Bir kadın çocuğunu doktora götürmüş. Doktor, “Çocuğun neyi var?” diye sormuş; Kadın cevap vermiş;
“-Bu yaşa geldi ama halen konuşamıyor”,
“-Ee başka?”,
“-Efendim yürüyemiyor!”,
“-Başka?”,
“-Gözleri şaşıdır ve iyi göremiyor!”,
“-Çok yazık başka?”,
“-Efendim çişini de tutamıyor, altına kaçırıyor!”
Doktor bir kadının gençliğine güzelliğine, bir de çocuğa bakmış, şöyle demiş;
“-Hanım hanım, bu çocuk ümitsiz vak’a! Tedaviyle falan düzelmez. Sen en iyisi arka odaya gel, biz yeni bir tane yapalım!”

Devletin düzeltilemezliği ve toplumsal-siyasal sözleşmenin yeni baştan yaratılması gerektiği düşüncesi Musa Anter’in temsil ettiği çizginin vardığı  “Kürtlerle Türkler birlikte yeni bir devlet kursunlar!...” mealindeki radikal noktaya da işaret eder.
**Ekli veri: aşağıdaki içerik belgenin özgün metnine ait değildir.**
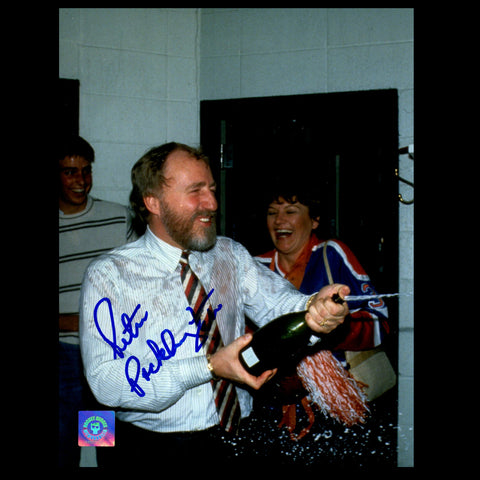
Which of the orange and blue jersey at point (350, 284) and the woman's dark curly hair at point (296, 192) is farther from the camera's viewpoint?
the woman's dark curly hair at point (296, 192)

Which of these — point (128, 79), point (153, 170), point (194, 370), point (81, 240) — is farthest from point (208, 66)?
point (194, 370)

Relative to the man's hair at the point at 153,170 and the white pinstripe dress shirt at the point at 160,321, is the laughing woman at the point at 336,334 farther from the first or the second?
the man's hair at the point at 153,170

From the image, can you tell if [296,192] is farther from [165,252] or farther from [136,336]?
[136,336]

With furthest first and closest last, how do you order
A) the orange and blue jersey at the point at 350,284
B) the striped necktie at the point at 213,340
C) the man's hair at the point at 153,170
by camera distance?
the orange and blue jersey at the point at 350,284 → the man's hair at the point at 153,170 → the striped necktie at the point at 213,340

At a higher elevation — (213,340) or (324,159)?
(324,159)

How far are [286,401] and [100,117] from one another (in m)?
1.73

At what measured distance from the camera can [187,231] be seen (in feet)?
4.94

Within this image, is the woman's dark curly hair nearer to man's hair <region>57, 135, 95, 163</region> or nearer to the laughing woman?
the laughing woman

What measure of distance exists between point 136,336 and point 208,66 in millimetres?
1835

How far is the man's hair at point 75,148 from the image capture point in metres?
2.34

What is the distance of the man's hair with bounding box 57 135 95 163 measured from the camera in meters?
2.34

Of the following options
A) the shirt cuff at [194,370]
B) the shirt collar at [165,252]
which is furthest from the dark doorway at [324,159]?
the shirt cuff at [194,370]
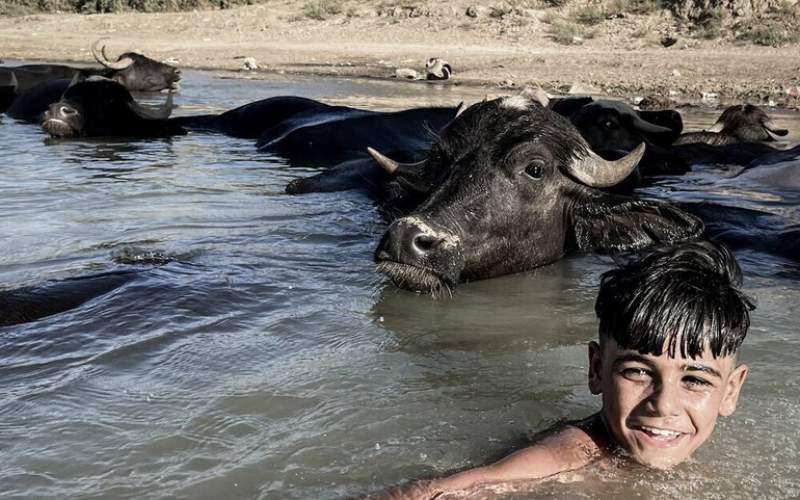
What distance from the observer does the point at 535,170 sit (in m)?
5.84

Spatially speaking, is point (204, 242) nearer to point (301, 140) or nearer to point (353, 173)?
point (353, 173)

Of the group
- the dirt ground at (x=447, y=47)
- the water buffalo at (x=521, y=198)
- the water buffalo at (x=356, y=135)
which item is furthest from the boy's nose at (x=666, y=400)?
the dirt ground at (x=447, y=47)

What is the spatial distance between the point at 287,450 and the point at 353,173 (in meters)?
5.43

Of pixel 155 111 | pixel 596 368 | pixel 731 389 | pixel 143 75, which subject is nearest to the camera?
pixel 731 389

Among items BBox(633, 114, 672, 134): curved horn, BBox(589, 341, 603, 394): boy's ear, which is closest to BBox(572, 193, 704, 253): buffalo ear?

Bu sohbet ve şakalaşmalarla, uğurlayıp ayrıldığımız Musa Anter’in bir iki gün sonra Diyarbakır’da bir suikasta kurban gittiği haberiyle sarsıldık.

Kendisinden duyduğum en son fıkra ve siyasal çözümleme 17 yıl sonra halen güncelliğini koruyor.

Toprağı bol olsun, nur içinde yatsın!